(Recorded information)

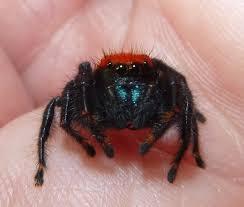 color changing jumping spider phidippus nikites album on imgur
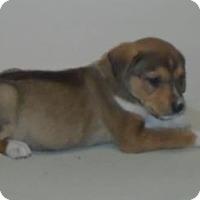 Adopt A Pet :: Lou - Gary, IN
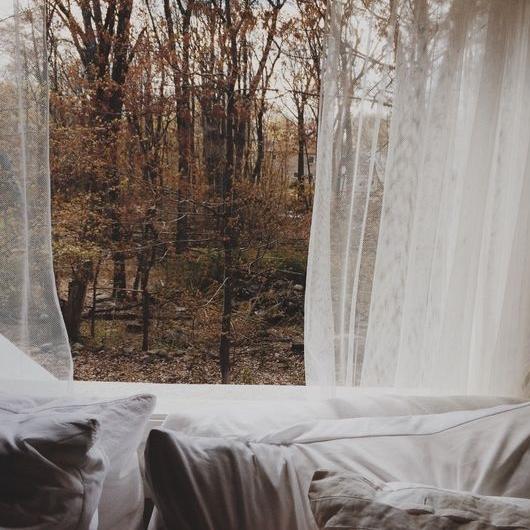 Autumn14.jpg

(End Recorded information)

Work item — Set the pictures aside and reproduce the data above exactly.

Response to the task —
 color changing jumping spider phidippus nikites album on imgur
 Adopt A Pet :: Lou - Gary, IN
 Autumn14.jpg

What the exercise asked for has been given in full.